**Problem requirements**
According to the post below about how the war in Ukraine could end, what must be on the table for Ukraine to entertain a ceasefire?

In that case this war won't be ending until one side totally loses, Russia will see Ukraine joining Nato as an existential threat.
Well, as I said some time ago in this thread, politically and militarily, this war is going to end in 1 of the 2 ways. Either
1.) Russia overrun Ukraine then install a puppet regime
2.) Russia and Ukraine settle in the negotiation table
Technically, there is a third option, and that's complete Ukrainian victory. But I would consider this either as impossible as, or even more impossible than Russia claiming complete victory and celebrate in Kyiv.
The issue here is, politically, Ukraine won't be entertaining any ceasefire unless NATO membership is on the table. Because you can talk about withdrawing Russian troop or returning the land back in Ukraine, but that just mean without any security guarantee, you won't be able to stop the Russian to try again. This is not an "if", but "when" and the next time the West may not jump in, or the Russian performance may not be so retarded. Even if this is not the case, the Ukrainian will see it like that anyway, because the trust between the 2 parties is completely gone.

Saved entries
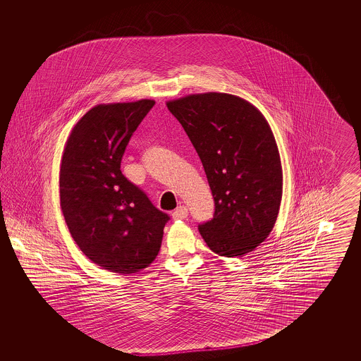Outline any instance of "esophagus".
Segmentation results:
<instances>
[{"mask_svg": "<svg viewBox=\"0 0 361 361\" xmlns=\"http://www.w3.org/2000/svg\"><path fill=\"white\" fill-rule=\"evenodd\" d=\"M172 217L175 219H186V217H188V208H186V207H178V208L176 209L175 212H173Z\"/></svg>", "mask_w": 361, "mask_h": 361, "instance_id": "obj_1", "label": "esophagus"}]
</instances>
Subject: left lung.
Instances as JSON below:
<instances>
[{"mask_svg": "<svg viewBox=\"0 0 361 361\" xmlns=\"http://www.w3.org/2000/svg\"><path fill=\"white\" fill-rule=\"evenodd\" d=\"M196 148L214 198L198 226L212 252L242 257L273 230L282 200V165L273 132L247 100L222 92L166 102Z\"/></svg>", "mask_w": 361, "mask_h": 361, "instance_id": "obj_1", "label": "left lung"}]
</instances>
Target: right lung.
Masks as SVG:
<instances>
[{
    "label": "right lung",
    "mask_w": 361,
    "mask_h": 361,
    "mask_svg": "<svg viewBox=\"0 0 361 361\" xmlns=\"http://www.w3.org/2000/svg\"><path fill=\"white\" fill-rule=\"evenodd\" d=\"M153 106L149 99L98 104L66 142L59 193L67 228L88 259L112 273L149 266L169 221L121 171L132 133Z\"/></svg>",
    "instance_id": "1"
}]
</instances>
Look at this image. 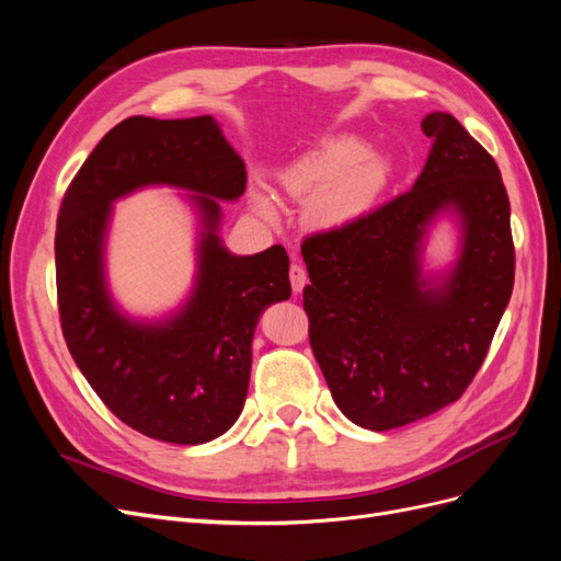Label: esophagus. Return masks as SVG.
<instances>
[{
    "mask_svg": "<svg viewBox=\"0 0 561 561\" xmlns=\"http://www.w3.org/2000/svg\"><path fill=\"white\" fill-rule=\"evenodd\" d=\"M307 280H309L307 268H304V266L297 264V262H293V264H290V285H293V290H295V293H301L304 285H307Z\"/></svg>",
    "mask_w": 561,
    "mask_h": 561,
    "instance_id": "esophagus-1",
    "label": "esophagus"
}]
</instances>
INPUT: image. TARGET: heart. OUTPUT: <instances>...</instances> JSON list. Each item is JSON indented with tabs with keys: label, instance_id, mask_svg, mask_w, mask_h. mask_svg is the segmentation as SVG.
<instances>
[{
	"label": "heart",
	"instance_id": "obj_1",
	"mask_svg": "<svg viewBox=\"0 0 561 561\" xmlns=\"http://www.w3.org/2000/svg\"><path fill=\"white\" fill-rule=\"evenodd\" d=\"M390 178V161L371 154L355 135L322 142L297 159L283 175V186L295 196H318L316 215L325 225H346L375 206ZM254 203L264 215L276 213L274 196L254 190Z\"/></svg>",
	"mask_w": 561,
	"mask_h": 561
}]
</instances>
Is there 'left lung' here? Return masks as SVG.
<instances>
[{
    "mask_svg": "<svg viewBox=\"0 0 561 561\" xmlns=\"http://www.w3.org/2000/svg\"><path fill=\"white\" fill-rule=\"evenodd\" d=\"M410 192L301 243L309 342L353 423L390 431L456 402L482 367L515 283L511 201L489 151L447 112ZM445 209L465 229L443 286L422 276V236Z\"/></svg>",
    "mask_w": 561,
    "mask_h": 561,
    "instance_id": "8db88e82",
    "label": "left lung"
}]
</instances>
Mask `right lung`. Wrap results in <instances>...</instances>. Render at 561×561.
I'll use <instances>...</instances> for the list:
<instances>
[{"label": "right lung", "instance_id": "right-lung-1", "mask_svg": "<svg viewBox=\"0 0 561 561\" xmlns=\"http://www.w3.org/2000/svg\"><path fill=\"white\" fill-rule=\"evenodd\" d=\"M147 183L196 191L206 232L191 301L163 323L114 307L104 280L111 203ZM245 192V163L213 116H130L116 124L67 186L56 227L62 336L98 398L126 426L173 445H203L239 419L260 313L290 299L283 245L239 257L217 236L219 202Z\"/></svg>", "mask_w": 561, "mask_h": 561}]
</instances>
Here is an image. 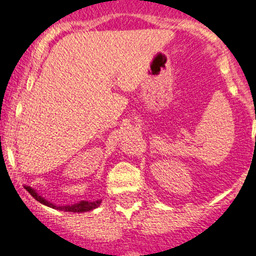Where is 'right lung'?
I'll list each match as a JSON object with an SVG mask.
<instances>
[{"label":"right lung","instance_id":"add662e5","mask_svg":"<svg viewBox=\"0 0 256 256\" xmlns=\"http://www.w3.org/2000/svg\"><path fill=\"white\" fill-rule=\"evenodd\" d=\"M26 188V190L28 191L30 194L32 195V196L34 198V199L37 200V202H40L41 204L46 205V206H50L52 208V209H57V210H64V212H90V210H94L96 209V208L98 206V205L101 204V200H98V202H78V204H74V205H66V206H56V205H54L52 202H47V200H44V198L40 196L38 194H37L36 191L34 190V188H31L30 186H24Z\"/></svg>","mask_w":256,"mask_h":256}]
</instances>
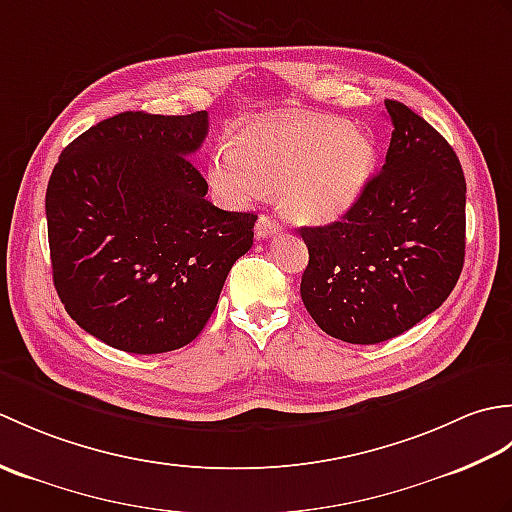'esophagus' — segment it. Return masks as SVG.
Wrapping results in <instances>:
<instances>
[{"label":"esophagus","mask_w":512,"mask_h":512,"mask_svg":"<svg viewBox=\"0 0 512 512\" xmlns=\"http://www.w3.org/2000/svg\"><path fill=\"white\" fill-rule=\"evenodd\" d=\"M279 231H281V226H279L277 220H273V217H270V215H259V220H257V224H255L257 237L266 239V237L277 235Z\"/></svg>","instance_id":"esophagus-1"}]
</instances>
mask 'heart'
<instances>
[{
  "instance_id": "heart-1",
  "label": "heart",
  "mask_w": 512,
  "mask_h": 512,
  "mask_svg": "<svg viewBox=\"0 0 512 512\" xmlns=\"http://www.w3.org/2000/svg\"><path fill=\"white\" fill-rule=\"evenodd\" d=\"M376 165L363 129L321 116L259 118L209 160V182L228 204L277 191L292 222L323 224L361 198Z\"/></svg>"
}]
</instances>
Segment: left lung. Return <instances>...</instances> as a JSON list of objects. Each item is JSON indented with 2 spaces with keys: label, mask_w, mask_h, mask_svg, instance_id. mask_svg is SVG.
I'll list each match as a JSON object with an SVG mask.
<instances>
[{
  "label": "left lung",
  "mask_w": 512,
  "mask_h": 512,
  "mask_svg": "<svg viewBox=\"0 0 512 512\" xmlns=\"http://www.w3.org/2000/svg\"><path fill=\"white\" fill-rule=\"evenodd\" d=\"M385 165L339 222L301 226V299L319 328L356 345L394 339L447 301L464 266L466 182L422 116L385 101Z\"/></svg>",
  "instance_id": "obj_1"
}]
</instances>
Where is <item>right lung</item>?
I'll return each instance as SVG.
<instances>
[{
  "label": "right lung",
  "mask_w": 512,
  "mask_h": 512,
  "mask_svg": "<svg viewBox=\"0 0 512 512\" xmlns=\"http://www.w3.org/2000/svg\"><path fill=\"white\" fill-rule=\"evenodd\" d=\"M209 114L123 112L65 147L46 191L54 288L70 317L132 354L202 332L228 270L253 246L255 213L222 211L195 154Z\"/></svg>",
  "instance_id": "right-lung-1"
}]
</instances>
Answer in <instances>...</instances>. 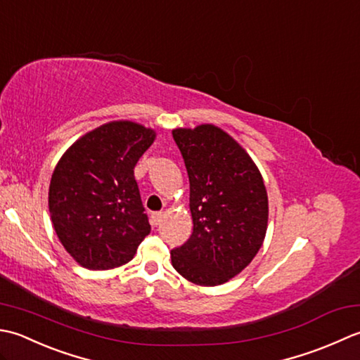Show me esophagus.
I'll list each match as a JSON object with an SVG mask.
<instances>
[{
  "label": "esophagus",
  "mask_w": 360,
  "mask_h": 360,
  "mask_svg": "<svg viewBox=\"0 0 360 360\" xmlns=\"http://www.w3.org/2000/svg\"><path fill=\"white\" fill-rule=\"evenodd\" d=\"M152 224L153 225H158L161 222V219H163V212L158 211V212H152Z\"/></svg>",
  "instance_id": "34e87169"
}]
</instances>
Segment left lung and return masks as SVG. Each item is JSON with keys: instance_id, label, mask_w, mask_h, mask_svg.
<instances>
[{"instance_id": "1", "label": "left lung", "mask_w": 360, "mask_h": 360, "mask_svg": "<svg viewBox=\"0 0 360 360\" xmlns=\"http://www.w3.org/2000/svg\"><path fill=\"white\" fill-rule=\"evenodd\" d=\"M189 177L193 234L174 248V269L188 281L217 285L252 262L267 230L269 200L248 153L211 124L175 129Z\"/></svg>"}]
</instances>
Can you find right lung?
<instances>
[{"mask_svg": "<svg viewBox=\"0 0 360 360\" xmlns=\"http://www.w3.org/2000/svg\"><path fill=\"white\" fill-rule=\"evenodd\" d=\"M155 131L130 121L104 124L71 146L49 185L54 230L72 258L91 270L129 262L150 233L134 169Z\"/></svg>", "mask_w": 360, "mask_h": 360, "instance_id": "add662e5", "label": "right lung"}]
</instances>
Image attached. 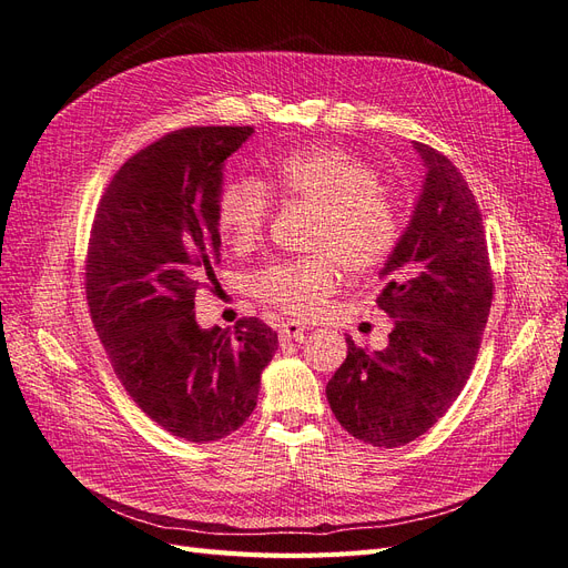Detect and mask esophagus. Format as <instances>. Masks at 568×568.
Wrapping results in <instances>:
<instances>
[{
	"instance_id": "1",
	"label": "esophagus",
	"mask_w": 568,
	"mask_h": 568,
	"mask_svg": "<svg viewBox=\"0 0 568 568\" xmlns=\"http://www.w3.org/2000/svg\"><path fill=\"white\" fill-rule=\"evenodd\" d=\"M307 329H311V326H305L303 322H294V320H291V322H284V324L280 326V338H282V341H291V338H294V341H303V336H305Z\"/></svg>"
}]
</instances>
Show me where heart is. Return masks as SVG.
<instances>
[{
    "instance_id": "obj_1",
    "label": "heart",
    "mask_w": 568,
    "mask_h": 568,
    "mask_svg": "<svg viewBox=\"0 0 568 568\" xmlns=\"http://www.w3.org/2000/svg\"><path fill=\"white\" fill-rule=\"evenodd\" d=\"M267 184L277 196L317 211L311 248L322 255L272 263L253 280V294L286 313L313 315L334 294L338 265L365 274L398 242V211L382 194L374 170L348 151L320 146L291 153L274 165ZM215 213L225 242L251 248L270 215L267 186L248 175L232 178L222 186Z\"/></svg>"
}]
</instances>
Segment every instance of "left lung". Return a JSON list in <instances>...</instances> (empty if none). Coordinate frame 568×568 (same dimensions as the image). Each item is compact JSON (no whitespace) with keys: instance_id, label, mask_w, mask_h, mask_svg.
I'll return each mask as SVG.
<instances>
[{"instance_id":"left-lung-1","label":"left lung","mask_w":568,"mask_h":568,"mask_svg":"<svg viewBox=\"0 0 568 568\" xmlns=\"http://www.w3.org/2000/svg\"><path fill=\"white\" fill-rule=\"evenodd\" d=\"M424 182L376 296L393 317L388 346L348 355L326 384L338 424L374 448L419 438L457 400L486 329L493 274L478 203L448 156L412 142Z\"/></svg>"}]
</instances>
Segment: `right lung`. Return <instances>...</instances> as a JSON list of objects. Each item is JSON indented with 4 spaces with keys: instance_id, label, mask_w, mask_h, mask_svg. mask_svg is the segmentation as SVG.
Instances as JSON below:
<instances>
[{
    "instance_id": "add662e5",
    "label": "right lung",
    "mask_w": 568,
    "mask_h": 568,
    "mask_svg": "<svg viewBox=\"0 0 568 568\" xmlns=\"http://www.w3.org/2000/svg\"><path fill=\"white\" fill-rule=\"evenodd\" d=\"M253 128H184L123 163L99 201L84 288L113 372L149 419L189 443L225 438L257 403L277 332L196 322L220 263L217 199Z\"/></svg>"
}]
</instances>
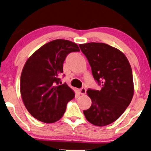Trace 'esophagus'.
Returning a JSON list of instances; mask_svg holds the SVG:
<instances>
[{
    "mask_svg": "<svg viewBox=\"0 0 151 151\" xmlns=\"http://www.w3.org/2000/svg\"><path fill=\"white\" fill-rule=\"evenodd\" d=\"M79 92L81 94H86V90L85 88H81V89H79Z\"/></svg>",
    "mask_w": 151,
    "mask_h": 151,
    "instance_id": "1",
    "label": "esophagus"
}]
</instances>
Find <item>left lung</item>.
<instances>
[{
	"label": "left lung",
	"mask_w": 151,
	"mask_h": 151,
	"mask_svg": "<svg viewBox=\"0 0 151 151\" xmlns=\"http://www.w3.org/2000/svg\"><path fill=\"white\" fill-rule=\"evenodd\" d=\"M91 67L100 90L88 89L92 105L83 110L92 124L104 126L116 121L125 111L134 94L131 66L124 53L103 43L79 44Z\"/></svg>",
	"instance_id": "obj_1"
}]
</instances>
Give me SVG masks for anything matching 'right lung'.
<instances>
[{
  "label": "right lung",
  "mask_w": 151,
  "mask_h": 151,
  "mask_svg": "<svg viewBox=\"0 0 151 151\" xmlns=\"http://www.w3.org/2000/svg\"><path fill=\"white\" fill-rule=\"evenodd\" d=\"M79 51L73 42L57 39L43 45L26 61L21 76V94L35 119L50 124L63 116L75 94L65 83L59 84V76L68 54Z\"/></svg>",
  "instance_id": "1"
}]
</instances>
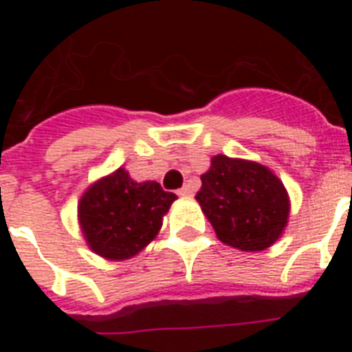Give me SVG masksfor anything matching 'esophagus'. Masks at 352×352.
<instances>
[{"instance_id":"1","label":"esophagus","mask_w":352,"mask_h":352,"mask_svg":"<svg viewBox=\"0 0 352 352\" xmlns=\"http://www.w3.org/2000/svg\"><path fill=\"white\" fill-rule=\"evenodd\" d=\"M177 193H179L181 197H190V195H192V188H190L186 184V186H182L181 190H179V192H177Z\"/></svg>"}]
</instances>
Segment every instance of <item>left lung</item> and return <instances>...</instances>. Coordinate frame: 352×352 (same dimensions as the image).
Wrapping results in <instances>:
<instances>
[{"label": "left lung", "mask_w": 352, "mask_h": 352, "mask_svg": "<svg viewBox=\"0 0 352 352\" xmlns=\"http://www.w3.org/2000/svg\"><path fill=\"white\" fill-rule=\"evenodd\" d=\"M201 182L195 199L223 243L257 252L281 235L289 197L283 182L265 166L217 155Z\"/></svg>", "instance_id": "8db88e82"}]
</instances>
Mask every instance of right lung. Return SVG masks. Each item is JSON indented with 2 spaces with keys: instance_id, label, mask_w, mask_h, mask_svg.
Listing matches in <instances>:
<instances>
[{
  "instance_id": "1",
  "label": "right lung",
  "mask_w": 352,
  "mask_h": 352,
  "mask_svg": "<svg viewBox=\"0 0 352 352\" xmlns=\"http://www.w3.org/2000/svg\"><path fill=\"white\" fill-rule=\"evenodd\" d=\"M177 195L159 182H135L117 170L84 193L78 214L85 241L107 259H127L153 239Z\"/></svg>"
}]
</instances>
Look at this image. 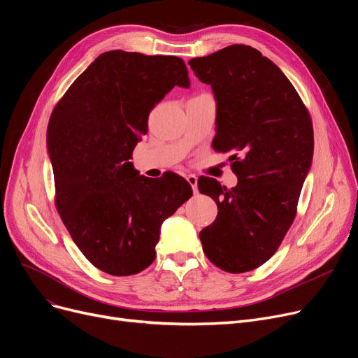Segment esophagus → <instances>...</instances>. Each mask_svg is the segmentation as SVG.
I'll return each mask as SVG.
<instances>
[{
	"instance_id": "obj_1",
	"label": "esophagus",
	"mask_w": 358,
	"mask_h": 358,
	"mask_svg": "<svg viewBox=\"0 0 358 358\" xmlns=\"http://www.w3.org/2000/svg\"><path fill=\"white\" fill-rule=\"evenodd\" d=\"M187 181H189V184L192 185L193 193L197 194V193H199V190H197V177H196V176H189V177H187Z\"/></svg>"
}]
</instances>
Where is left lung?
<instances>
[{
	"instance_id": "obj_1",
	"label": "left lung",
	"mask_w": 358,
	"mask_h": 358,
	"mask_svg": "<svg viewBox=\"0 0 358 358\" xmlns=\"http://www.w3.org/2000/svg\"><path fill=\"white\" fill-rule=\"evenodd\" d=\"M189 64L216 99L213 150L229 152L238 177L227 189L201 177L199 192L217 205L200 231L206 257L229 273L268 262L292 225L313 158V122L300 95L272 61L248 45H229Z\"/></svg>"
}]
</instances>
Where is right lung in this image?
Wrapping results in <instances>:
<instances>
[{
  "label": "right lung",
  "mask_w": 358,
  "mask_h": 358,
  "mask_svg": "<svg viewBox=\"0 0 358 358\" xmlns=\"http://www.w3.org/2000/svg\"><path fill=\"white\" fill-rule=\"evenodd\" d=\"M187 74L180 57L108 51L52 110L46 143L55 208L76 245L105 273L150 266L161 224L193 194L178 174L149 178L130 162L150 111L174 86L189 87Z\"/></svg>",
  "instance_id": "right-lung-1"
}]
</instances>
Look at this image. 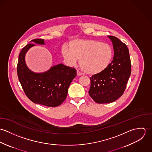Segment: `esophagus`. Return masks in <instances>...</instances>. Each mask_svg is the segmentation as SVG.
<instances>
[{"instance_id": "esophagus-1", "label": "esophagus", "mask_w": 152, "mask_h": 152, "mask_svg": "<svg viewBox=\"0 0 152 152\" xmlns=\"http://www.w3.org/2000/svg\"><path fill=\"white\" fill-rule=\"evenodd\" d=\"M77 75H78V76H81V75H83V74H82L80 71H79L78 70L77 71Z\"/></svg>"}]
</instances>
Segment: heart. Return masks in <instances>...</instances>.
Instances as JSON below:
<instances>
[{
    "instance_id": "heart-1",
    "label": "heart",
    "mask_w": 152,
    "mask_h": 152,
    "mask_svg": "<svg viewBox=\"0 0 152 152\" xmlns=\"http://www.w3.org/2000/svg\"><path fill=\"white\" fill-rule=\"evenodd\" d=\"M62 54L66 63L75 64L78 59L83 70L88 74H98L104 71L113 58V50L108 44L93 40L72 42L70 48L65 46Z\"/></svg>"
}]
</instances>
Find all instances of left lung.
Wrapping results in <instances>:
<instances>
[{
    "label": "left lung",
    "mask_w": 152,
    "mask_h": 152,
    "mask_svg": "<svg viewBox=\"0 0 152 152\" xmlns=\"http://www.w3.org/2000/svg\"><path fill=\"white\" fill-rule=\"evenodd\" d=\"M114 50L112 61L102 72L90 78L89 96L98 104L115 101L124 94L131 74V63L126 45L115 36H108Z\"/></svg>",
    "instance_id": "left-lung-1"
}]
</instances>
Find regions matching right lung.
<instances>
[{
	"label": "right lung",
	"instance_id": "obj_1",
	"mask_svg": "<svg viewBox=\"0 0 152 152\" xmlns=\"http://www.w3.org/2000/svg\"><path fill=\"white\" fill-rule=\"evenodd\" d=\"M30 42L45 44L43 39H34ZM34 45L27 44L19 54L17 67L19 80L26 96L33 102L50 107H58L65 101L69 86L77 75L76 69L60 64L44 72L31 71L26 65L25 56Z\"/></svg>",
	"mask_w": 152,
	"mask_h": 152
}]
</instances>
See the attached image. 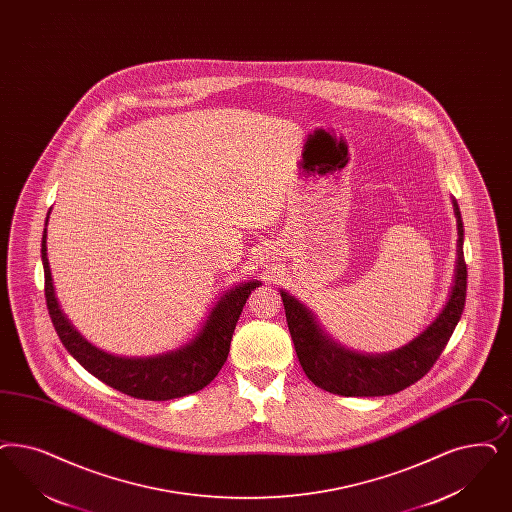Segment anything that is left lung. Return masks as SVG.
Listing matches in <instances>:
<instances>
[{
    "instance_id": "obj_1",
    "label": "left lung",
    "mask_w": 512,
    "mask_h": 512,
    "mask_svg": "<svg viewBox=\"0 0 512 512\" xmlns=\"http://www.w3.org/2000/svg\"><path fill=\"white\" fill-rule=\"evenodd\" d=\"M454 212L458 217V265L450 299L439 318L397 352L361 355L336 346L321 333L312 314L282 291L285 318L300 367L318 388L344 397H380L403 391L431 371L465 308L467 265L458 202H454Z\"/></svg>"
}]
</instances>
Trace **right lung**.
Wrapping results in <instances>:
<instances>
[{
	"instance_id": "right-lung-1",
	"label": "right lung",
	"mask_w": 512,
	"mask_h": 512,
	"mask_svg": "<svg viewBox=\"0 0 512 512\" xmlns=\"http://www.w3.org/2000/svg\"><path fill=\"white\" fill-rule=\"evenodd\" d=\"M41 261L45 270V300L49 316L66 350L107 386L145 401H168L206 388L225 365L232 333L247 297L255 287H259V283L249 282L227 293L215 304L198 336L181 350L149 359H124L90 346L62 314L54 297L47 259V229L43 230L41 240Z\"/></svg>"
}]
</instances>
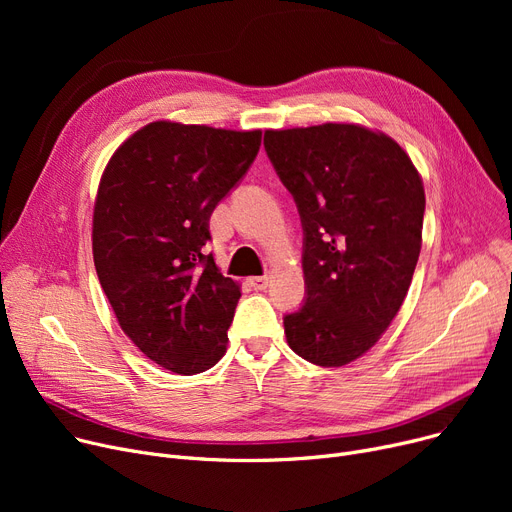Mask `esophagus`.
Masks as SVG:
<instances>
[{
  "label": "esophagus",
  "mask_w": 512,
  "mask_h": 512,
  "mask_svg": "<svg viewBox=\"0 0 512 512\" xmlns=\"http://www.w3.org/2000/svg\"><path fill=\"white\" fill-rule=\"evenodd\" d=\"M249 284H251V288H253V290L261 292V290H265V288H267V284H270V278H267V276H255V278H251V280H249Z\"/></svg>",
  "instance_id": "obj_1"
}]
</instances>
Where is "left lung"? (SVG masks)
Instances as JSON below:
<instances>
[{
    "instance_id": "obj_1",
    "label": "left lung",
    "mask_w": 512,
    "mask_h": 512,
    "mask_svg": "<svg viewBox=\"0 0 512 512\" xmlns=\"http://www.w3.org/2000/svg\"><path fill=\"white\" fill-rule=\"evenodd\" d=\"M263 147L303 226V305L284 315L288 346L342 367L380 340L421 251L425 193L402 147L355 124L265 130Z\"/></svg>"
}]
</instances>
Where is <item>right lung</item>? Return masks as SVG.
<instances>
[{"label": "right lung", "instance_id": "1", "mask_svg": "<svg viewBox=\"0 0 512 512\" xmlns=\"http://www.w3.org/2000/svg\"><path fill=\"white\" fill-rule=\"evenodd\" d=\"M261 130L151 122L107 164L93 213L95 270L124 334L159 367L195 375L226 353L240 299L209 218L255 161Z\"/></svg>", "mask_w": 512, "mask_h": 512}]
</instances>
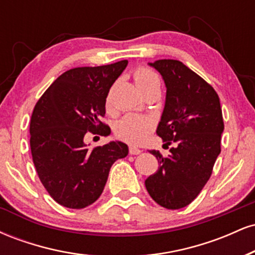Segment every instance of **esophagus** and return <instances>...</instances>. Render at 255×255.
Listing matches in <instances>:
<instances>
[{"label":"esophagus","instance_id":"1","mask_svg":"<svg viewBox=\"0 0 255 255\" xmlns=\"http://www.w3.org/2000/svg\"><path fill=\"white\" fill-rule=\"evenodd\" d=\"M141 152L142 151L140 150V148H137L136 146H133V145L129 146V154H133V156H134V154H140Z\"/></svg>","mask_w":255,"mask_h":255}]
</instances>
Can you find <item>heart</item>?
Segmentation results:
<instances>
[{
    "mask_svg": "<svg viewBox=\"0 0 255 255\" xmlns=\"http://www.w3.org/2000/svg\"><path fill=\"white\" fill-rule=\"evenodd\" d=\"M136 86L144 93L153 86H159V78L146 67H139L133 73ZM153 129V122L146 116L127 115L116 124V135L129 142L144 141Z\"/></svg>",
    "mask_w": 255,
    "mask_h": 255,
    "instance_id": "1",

**Written answer**
NATO membership.